Once radar educated me to the existence of MPO files, I would say the bug is really in the JPG file... but such JPG files are being created every click by lots of cameras. So that leaves Pillow a bunch of non-conformant JPG files to have thrown at it. The situation is detectable in two ways: the file extension, and the calculation of the second frame starting past EOF. So if it were to detect the condition, it could handle them like JPG, which would be helpful.

v-python on 6 Jan 2017

I've noticed in a similar image (available below) that the MPO issue causes a segfault when using PIL via the skimage.io module.

The image I used was the one referenced there (https://github.com/scikit-image/scikit-image/issues/2445):
https://cloud.githubusercontent.com/assets/13360214/21850830/6aadccd6-d847-11e6-84d6-e6e955592957.jpg

However, upon further digging, I found that while PIL segfaults if you try and seek to frame 1 and load, I was able to read the second image by reading in the binary data at the specified offset and loading that separately using PIL!

As far as I can tell this means that PIL just hasn't yet integrated the full MPO spec correctly, right?

Code to reproduce - the last line causes a segfault.

from PIL import Image, ImageFile
im = Image.open("./bad_image.jpg")
im.load()
print(im)
print("Size 1:", im.size)
print(im.n_frames)
print("In header thing:", im.mpinfo[0xB001])
offsets = [mp["DataOffset"] for mp in im.mpinfo[0xB002]]
print("Offsets:", offsets)
print(im._MpoImageFile__mpoffsets)

print("Reading starting from second offset...")

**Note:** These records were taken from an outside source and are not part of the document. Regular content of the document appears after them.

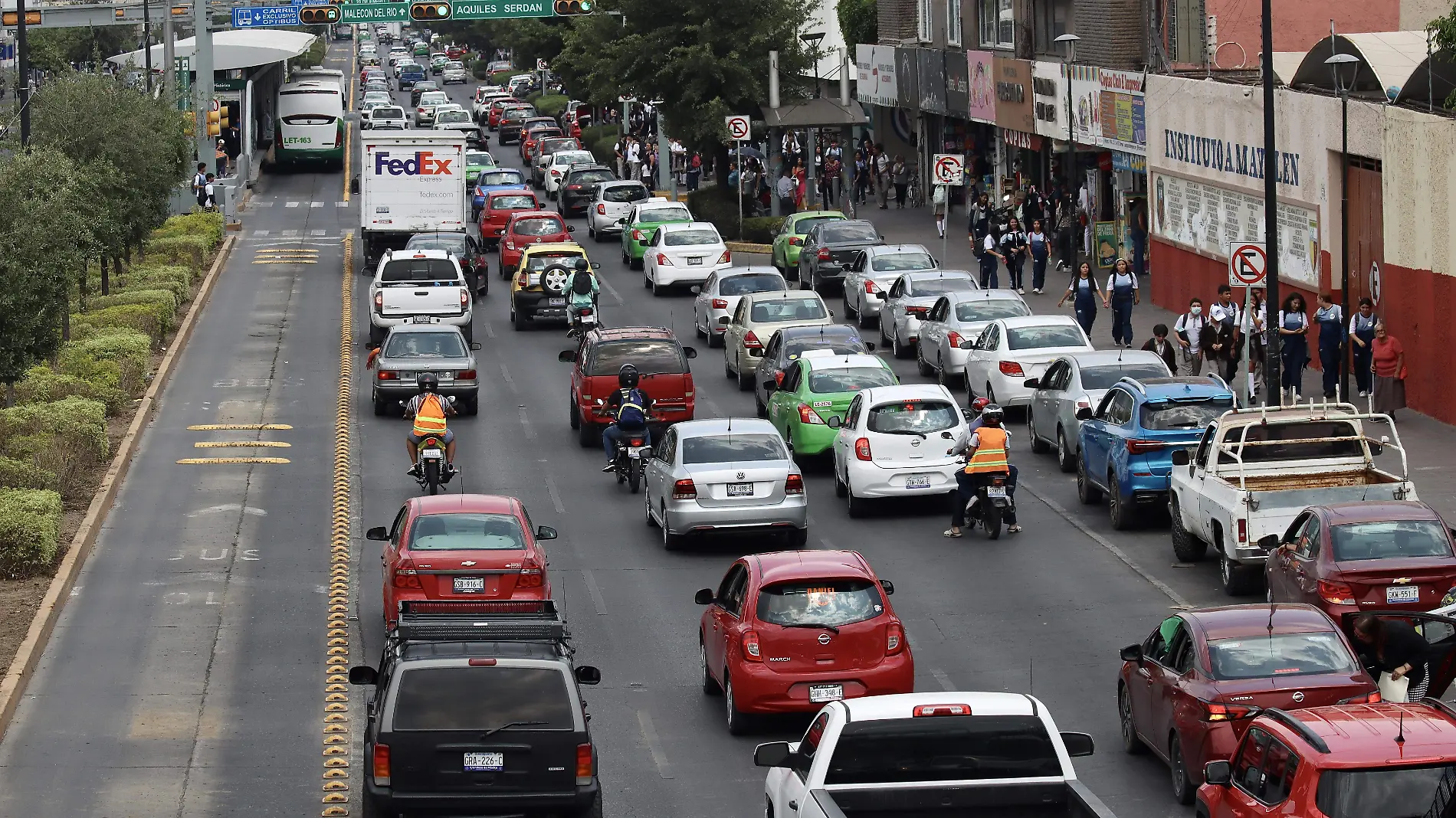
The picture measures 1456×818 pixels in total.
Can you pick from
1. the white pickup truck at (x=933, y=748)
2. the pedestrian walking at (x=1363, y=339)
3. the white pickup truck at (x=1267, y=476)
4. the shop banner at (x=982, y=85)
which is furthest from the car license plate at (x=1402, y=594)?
the shop banner at (x=982, y=85)

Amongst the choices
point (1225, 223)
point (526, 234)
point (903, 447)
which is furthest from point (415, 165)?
point (903, 447)

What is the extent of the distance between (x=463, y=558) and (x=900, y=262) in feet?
76.7

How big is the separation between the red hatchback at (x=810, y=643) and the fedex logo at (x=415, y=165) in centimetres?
3579

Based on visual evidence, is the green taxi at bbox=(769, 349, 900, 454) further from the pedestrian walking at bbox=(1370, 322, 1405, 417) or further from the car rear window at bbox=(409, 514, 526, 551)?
the car rear window at bbox=(409, 514, 526, 551)

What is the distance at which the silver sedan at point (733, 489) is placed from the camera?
23.6m

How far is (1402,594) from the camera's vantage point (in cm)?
1731

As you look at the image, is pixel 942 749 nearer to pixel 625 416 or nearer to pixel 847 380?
pixel 625 416

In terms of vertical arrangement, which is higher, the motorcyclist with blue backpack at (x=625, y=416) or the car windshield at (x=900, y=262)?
the car windshield at (x=900, y=262)

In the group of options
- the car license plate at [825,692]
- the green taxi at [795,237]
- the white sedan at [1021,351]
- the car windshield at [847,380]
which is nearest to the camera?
the car license plate at [825,692]

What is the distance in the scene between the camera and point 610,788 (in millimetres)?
15492

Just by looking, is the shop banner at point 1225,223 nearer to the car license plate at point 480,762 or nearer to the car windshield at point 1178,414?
the car windshield at point 1178,414

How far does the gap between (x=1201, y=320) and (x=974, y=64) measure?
27.9 m

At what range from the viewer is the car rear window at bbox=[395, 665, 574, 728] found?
509 inches

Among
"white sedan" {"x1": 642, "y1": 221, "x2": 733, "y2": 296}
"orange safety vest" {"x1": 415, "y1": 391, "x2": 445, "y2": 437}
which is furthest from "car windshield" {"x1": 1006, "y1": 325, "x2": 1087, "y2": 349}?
"white sedan" {"x1": 642, "y1": 221, "x2": 733, "y2": 296}
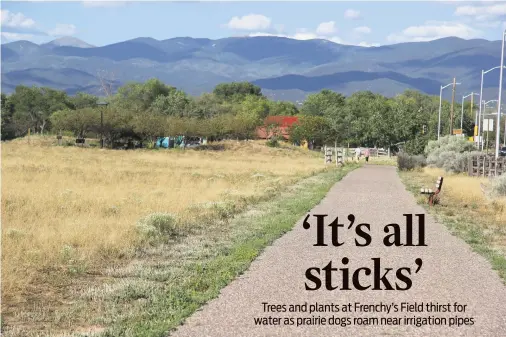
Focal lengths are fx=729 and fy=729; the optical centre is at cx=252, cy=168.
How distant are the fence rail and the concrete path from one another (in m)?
18.9

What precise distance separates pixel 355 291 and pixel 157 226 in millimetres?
6435

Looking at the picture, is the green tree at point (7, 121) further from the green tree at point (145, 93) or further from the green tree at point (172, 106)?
the green tree at point (145, 93)

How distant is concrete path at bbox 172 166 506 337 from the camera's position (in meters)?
7.63

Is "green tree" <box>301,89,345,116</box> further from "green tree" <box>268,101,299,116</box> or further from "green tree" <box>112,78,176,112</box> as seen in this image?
"green tree" <box>112,78,176,112</box>

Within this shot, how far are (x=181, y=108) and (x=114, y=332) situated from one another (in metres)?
129

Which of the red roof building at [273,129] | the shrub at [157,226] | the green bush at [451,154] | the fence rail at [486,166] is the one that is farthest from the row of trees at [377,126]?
the shrub at [157,226]

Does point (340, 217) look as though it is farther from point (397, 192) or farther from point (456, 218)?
point (397, 192)

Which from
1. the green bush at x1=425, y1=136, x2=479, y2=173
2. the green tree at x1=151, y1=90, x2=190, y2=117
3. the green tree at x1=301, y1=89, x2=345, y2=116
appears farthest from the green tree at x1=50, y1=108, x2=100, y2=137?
the green tree at x1=301, y1=89, x2=345, y2=116

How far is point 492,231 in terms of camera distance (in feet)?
53.6

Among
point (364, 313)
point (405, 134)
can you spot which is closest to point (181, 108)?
point (405, 134)

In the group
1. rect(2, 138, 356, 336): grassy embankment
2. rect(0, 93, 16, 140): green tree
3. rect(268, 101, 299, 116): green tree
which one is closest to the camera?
rect(2, 138, 356, 336): grassy embankment

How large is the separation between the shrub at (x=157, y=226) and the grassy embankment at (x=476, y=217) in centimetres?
603

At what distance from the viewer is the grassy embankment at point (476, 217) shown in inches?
531

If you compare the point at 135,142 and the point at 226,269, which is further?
the point at 135,142
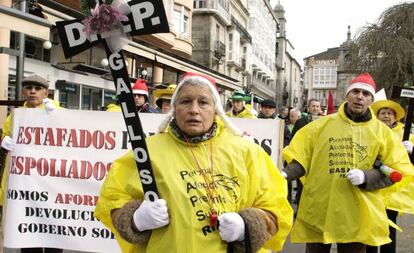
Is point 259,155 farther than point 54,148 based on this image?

with open("./bad_image.jpg", "rb") as fin:
    #print(len(fin.read()))
    fin.seek(im._MpoImageFile__mpoffsets[1])
    #dat = fin.read()
    im2 = Image.open(fin)
    print("Size 2:", im2.size)
    im2.load()
    print("Load successful!")

print("Trying to load after seek(1)...")
im = Image.open("./bad_image.jpg")
im.load()
print(im.offset)
im.seek(1)
print("Seeked to 1, offset is:")
print(im.offset)
im.load()

jmetz on 8 May 2018

Looking at this further, MPO files contain multiple images. The images within the current Pillow test suite are 'Multi-Frame Image'. The two images causing a problem here have a 'Large Thumbnail' after the first image.

Are either of the images in this issue able to added as test images, under Pillow's license?

radarhere on 7 Jan 2019

Are either of the images in this issue able to added as test images, under Pillow's license?

@abuccts is the OP who posted the image in the issue (https://github.com/scikit-image/scikit-image/issues/2445) I referenced, they presumably will know about the usage rights for that image.

jmetz on 10 Jan 2019

I remember I crawled that image from Google Image Search two years ago but I cannot find the original link now. I think the usage rights is Fair Use.